CONFIDENCE OF THE ARMY OF NORTHERN VIRGINIA.

Such was the retrospect of this thirty days' campaign to Lee, as he sat in his simple tent pitched upon the very ground, whence, but two years before, with positions reversed, he had driven McClellan in rout and disaster to the James; and though Lee the man was modest, he was but mortal, and Lee the soldier could but be conscious of his own genius, and having proved the matchless temper of the blade, which Providence, or Destiny, or call it what you will, had placed within his hands, we may be sure that his heart was stirred with high hopes of his country's deliverance, and that through these hopes his pliant genius was inspired to discern in each new difficulty but fresh device.

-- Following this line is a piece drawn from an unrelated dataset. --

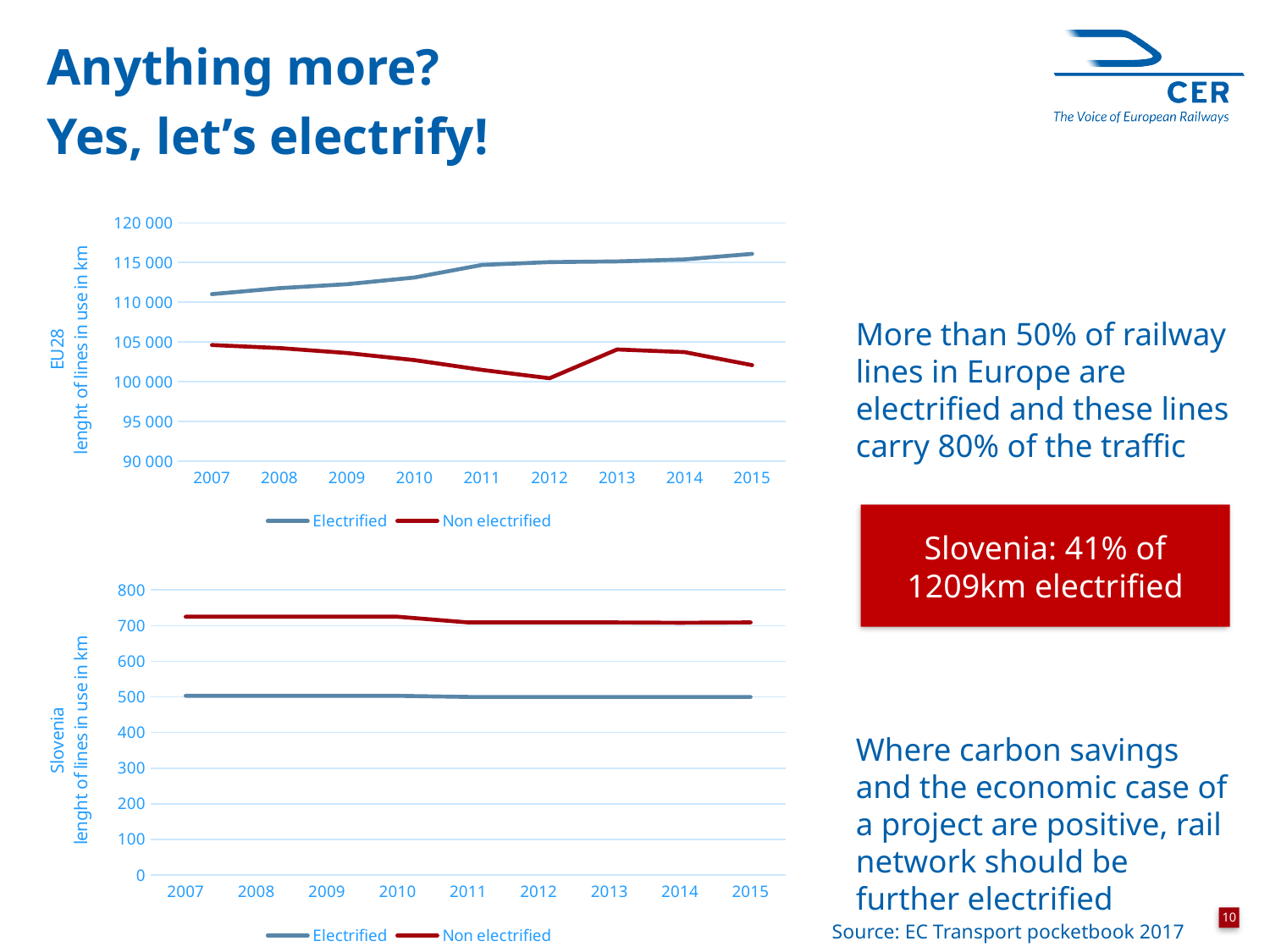
In the Slovenia chart, which series has the larger value in 2010, Electrified or Non electrified? Non electrified In the EU28 chart, is the Electrified value for 2015 greater or less than 115 000? greater What kind of chart is the EU28 chart at the top of the slide? line chart In the Slovenia chart, is the Non electrified value for 2007 greater or less than 700? greater In the EU28 chart, does the Electrified line rise or fall from 2007 to 2015? rise In the EU28 chart, is the Electrified value for 2007 greater or less than 110 000? greater In the EU28 chart, which series has the larger value in 2015, Electrified or Non electrified? Electrified How many years are plotted along the x axis of the Slovenia chart? 9 How many series does the legend of the EU28 chart list? 2 What are the two series named in the legend of the Slovenia chart? Electrified and Non electrified What is the y-axis label of the Slovenia chart? lenght of lines in use in km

And his veterans of confirmed hardihood, watching the gracious serenity of that noble face, conscious of the same warlike virtues which made him dear to them, caught up and reflected this confidence, remembering that he had declared to them in general orders after Spotsylvania: "It is in your power, under God, to defeat the last effort of the enemy, establish the independence of your native land, and earn the lasting love and gratitude of your countrymen and the admiration of mankind."[2]

And to an army intelligent as it was resolute, there was surely


  1. Swinton, A. P., p. 487; Draper, vol. iii, p. 387.
  2. Lee's General Order, May 16th, 1864.